** PROVIDED PASSAGE **
Blog

Changes in Rural Healthcare Delivery — Is Resistance Futile?
Change is too often regarded as something that is happening to hospitals, compelled by forces beyond their control. With more challenges on the horizon, the time has come for hospital leaders to think of change not as something that is happening to them but as something they need to make happen, following a focused assessment of finances, operations and community needs.
Small Changes Sometimes Yield Significant Results
With roughly half of all U.S. rural hospitals operating in the red (Chartis), the need to reverse negative financial performance while maintaining quality patient care is a key driver of change. The first step is recognizing that problems exist and that external assistance may be needed to identify the root causes of those problems and what changes can be made to remedy them. A good way to gather information is an operational assessment — a thorough evaluation of operations, revenue cycle, expense management, clinical services, staffing, and business development and strategy. The process identifies areas that impact a hospital’s performance and finances and outlines a plan that puts the hospital squarely on the path to sustainability. Sometimes, fine-tuning is all it takes to get a hospital back on track. However, for hospitals in crisis, outside help with a customized turnaround plan can identify quick, corrective measures they can take to regain their footing and strategize for the future.
Hospital Transformation — Some Big Changes Are in Store
In its roundup of “The Top 5 Healthcare Trends in 2023,” Forbes featured remote healthcare and retail healthcare, as two developments poised to change traditional care delivery models and the role of rural hospitals.
Although every organization’s outlook is different, for some hospitals, transformation is the only path forward — and the more proactive the process, the better the outcome. Hospitals can start by assessing whether their service lines are financially supportable and still aligned with community needs. Evaluating service lines can lead to some hard decisions — for example, whether to cut unprofitable services that the community desires or find some means of offsetting their costs as loss leaders. However, along with a market analysis, a service line evaluation can uncover new business opportunities, as well.
REH Conversion
Since the start of the calendar year, eligible facilities have the option of converting to a Rural Emergency Hospital (REH), a new federal designation that comes with a monthly cash infusion and higher Medicare payments but requires hospitals to discontinue inpatient services and essentially function as an emergency department with supporting outpatient services. While conversion makes sense for some hospitals, some of the financial ramifications (including a different reimbursement mechanism and ineligibility for the 340B Drug Pricing Program) can harm rather than help certain hospitals in the long run.
Whether a hospital requires fine-tuning or radical transformation, CHC helps leaders think less in terms of adapting to change and more in terms of orchestrating it. In today’s healthcare environment, change is more akin to stability than stasis.

** EXTRACTED MATERIAL **

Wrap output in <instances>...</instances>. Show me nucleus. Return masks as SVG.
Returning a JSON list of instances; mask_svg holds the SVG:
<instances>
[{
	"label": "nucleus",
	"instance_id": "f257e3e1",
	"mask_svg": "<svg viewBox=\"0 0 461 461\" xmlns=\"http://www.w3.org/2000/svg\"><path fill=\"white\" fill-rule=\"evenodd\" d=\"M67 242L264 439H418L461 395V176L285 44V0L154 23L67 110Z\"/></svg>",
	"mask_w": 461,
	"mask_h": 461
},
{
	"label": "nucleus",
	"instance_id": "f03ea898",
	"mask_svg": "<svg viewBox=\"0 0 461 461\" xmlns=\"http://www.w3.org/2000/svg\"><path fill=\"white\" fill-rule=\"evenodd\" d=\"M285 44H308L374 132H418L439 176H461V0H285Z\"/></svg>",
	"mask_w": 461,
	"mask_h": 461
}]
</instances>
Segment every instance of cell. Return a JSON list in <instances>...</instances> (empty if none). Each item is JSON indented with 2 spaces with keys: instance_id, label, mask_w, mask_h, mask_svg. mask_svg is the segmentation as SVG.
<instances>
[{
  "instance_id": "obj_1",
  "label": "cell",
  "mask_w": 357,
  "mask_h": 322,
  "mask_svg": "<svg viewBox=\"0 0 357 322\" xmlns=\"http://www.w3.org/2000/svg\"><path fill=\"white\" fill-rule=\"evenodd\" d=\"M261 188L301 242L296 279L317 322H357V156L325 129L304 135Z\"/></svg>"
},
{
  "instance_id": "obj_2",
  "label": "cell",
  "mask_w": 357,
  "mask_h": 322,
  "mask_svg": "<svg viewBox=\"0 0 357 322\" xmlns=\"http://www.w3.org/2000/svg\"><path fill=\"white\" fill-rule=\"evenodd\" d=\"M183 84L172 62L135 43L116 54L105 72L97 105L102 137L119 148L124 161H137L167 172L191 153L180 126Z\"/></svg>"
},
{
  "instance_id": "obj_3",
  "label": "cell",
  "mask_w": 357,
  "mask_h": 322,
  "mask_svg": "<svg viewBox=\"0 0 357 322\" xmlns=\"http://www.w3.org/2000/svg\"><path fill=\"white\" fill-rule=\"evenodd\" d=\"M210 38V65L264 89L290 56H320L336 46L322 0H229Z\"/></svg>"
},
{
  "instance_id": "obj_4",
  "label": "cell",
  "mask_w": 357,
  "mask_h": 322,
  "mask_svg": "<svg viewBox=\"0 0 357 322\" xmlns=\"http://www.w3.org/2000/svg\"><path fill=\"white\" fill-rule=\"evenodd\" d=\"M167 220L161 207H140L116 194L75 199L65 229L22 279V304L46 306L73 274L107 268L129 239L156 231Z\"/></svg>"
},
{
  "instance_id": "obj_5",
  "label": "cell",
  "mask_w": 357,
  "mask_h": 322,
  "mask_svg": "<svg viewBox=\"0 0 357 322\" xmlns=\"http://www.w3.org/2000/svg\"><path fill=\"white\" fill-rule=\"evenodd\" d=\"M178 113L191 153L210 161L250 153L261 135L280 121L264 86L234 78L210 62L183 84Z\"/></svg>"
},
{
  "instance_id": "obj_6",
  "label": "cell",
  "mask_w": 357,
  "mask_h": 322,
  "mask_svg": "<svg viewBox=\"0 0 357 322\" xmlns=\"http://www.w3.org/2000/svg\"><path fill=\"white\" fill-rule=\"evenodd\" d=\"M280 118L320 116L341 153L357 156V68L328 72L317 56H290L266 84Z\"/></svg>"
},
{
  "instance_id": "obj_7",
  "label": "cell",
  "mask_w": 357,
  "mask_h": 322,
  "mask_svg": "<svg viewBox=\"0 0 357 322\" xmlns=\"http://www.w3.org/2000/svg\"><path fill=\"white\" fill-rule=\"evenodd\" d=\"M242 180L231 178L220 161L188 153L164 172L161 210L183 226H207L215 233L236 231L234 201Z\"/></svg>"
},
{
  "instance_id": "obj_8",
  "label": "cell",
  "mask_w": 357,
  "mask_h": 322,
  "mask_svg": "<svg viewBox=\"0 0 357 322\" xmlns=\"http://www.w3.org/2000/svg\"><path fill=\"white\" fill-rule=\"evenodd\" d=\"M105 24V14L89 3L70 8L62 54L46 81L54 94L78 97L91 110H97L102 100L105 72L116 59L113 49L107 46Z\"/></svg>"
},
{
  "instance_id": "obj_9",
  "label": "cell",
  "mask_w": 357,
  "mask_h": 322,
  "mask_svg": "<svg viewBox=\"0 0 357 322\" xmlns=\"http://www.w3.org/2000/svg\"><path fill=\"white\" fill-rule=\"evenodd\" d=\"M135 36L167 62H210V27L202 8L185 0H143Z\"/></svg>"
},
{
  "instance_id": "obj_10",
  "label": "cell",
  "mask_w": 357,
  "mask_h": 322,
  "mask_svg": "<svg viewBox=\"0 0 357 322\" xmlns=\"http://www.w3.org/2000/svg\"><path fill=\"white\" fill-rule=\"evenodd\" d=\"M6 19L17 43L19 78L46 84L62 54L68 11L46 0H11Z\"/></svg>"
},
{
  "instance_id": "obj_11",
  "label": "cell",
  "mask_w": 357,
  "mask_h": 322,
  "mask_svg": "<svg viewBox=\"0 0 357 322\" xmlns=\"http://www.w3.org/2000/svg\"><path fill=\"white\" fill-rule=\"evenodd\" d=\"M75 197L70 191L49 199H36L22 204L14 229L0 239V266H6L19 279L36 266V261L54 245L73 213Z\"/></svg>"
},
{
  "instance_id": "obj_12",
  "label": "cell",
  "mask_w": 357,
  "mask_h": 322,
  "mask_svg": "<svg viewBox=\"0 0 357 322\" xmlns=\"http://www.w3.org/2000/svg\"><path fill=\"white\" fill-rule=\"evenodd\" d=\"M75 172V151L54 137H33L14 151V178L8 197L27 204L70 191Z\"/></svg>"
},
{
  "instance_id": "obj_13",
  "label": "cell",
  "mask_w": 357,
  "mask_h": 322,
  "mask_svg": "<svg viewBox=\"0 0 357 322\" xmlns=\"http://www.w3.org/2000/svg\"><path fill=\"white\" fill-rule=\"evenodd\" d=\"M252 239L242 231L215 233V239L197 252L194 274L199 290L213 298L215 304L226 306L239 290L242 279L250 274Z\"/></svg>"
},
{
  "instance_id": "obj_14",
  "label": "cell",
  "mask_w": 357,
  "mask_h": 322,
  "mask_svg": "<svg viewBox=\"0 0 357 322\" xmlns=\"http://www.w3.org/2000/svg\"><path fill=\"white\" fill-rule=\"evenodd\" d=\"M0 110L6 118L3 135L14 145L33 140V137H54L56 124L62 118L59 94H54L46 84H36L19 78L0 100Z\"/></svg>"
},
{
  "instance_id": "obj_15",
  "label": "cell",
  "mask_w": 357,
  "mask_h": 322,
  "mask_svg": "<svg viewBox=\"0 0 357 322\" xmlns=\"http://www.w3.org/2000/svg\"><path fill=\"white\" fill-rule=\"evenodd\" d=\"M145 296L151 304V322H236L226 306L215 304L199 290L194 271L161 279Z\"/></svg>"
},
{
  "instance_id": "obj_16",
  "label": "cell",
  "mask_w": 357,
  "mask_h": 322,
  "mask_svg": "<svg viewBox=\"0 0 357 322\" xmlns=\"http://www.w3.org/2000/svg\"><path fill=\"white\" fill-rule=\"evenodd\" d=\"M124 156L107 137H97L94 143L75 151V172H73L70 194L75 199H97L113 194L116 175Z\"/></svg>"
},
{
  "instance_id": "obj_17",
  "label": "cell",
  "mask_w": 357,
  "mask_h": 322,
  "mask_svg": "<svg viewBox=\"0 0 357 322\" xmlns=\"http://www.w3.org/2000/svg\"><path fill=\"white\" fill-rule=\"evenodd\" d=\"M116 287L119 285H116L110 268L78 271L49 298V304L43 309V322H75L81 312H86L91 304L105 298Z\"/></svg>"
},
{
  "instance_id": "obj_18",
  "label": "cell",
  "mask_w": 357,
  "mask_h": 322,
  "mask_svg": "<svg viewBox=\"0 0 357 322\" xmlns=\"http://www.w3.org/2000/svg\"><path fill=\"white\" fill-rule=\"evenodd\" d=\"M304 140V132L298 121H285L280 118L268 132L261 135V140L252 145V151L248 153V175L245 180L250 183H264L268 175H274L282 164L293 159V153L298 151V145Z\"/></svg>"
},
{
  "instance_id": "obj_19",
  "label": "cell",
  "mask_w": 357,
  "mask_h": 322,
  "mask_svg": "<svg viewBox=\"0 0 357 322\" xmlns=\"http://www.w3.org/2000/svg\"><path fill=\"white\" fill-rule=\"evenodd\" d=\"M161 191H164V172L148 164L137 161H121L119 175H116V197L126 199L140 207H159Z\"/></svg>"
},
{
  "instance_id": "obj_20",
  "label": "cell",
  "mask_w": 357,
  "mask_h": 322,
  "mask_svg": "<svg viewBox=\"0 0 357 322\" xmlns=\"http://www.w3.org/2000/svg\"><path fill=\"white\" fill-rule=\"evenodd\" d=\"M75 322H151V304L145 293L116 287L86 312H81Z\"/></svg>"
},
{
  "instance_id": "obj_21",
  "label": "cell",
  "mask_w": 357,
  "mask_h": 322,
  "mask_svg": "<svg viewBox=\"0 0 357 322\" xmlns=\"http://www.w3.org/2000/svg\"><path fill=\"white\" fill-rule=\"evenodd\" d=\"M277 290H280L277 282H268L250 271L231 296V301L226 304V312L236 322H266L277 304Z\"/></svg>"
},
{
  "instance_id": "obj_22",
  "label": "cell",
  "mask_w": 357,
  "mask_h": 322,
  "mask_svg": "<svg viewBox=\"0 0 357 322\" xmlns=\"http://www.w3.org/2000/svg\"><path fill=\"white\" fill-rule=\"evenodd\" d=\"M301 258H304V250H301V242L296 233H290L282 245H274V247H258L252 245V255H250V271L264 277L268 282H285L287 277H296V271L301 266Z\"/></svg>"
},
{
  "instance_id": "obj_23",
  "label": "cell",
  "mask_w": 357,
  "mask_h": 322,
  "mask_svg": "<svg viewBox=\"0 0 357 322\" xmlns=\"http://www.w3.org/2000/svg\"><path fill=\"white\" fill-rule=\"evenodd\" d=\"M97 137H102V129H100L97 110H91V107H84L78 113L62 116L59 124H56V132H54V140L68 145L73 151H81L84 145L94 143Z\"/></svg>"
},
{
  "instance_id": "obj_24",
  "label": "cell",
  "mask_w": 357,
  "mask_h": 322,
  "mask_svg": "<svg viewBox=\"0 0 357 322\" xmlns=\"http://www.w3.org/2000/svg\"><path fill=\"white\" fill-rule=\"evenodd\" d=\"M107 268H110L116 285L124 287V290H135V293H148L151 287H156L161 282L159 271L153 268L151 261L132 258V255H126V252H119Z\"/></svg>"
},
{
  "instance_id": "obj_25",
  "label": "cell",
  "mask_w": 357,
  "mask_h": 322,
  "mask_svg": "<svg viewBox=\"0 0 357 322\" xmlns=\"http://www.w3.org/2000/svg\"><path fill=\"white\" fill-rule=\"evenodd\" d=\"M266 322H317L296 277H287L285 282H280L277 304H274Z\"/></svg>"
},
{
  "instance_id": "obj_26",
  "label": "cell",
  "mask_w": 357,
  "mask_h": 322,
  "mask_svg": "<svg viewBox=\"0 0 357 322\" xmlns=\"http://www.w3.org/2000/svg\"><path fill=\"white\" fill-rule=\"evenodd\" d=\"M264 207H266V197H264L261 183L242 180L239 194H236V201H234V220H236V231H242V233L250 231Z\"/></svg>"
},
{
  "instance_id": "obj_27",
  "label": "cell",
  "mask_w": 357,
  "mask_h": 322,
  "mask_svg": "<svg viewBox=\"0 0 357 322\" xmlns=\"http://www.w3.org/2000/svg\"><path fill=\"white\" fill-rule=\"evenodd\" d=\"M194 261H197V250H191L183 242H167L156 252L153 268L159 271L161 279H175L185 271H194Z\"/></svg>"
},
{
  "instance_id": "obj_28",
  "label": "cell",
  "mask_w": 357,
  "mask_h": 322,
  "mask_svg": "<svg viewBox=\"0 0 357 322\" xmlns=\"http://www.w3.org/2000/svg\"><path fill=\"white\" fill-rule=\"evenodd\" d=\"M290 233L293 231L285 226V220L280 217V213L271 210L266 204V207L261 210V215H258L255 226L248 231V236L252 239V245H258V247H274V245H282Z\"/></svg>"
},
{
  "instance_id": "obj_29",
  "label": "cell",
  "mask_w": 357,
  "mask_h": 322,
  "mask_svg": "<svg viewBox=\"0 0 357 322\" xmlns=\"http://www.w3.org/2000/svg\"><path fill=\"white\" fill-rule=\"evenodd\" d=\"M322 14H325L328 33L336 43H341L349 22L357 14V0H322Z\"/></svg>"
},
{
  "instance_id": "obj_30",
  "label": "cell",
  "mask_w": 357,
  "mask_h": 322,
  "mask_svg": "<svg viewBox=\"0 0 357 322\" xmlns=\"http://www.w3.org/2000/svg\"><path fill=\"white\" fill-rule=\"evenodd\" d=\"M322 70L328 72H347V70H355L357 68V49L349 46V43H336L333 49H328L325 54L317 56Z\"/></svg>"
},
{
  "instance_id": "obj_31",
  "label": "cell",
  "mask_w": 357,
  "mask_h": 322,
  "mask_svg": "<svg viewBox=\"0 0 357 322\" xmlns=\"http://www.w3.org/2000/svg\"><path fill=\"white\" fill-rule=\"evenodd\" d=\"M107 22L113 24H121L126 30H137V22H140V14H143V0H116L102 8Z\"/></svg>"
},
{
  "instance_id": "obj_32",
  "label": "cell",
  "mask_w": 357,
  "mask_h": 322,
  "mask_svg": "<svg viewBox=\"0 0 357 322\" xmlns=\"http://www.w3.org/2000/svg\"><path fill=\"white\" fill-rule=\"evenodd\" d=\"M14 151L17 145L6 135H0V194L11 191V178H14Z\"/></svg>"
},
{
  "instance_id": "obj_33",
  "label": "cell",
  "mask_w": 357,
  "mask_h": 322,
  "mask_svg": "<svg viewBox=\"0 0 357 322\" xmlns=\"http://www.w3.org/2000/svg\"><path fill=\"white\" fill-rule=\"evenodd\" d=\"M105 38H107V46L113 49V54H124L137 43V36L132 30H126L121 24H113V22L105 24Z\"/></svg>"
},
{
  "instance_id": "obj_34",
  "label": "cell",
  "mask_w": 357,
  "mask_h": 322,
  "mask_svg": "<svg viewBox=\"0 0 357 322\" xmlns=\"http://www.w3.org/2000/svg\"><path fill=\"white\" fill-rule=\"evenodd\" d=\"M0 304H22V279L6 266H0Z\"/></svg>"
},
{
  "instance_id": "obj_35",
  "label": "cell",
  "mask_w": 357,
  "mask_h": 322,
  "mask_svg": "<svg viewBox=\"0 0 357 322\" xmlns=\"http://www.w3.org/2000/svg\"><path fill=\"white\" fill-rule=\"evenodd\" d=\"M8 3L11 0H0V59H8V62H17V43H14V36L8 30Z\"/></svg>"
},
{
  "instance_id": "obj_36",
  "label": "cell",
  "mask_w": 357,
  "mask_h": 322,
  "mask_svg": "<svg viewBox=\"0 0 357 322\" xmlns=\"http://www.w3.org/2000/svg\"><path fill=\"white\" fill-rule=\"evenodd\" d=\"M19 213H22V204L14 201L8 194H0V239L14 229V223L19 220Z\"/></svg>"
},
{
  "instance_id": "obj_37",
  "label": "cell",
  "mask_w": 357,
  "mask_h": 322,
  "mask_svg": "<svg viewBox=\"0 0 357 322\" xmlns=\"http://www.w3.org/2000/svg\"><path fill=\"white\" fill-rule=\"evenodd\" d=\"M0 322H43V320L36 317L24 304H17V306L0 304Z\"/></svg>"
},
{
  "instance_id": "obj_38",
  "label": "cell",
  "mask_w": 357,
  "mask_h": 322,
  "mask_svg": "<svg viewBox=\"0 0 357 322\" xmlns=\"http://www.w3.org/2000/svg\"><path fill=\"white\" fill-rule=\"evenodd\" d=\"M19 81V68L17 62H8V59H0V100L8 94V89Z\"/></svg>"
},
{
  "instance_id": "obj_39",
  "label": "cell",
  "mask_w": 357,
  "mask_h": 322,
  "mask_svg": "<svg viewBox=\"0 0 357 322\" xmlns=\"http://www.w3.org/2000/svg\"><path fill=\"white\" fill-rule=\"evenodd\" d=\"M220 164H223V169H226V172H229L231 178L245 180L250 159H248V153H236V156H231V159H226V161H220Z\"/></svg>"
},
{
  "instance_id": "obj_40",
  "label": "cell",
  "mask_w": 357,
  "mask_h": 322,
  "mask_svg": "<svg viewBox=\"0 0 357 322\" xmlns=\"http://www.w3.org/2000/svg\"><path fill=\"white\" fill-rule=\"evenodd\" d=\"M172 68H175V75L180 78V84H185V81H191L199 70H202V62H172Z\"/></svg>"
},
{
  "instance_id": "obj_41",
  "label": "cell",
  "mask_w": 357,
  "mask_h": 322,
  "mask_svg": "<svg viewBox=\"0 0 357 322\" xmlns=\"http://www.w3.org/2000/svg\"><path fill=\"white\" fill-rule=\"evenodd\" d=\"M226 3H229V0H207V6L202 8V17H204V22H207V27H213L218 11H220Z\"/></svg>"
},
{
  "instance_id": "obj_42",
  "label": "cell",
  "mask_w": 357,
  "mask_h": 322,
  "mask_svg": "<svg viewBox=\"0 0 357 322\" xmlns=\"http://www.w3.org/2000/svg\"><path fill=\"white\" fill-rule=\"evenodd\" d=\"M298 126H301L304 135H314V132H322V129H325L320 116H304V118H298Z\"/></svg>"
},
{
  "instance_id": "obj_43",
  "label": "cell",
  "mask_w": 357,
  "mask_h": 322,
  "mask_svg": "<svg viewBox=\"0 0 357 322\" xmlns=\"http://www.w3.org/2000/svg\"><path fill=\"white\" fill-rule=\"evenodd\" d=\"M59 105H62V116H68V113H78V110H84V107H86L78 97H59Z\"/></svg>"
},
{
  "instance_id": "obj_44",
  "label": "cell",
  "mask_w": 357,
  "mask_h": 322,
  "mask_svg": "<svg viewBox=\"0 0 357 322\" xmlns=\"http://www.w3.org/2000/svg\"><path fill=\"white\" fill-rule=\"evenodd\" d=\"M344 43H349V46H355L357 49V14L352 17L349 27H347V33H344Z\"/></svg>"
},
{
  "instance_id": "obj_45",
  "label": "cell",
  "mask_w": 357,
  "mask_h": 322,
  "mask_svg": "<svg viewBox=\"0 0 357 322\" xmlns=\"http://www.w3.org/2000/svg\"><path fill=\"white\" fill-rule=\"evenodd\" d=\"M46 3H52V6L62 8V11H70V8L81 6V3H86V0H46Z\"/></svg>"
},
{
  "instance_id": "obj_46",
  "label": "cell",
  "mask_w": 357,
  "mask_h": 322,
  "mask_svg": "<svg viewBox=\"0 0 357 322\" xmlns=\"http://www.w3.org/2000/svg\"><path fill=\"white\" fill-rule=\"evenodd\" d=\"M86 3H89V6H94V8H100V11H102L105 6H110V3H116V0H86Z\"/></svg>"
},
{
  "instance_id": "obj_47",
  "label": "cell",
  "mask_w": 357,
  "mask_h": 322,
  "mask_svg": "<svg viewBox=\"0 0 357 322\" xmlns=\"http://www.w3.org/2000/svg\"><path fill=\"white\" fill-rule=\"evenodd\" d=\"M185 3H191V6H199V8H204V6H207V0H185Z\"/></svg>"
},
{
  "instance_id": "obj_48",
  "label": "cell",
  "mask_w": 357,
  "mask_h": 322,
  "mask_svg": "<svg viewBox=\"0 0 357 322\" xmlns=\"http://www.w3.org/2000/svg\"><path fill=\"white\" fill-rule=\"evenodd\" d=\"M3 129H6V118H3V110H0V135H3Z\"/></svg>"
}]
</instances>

** TASKS **
[A] From the blog post on rural healthcare delivery, list every area that the text says an operational assessment evaluates.
[B] According to the blog post on rural healthcare delivery, which services must a hospital discontinue to convert to a Rural Emergency Hospital?

** SOLUTIONS BELOW **
[A]
- Operations
- Revenue cycle
- Expense management
- Clinical services
- Staffing
- Business development and strategy

[B] Inpatient services.